YOUR GOAL → Tally the lines of the data that include the word "genus". Only the number is to be returned.

___ RECORD EXTRACTS ___

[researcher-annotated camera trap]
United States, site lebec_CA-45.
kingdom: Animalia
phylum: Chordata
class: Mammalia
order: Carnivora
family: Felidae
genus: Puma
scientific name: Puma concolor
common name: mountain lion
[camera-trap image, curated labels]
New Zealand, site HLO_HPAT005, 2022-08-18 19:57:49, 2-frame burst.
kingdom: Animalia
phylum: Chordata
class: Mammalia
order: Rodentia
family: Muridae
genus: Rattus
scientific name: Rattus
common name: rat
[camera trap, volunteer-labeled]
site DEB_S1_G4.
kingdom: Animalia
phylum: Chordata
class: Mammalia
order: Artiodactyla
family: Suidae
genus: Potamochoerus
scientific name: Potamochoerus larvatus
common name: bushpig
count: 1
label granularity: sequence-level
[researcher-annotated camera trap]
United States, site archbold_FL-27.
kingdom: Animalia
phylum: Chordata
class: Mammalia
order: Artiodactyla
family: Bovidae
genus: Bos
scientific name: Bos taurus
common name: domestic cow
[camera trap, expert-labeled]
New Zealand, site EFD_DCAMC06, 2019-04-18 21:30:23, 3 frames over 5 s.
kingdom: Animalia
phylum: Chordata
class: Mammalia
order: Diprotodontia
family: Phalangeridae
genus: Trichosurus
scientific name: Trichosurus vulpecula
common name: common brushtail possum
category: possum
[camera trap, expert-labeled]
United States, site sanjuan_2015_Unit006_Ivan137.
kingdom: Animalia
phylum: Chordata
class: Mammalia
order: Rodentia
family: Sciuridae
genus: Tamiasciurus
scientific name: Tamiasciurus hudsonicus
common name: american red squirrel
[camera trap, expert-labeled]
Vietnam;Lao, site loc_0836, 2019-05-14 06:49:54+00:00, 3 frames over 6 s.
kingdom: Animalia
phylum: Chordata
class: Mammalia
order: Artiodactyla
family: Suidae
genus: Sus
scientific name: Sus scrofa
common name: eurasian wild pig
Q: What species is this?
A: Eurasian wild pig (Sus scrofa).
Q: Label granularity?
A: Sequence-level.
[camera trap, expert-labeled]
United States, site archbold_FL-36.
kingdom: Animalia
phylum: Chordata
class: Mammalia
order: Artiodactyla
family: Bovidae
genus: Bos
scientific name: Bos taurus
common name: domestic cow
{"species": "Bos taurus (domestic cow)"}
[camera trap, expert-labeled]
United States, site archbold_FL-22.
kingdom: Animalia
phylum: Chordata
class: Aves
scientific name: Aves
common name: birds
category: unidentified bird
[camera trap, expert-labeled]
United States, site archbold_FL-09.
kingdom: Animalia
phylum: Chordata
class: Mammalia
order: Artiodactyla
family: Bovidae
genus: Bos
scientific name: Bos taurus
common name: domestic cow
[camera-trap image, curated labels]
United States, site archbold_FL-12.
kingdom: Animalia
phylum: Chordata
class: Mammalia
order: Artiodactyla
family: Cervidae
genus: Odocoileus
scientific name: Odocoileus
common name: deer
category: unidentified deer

___

SOLUTION TO THIS EXERCISE → 10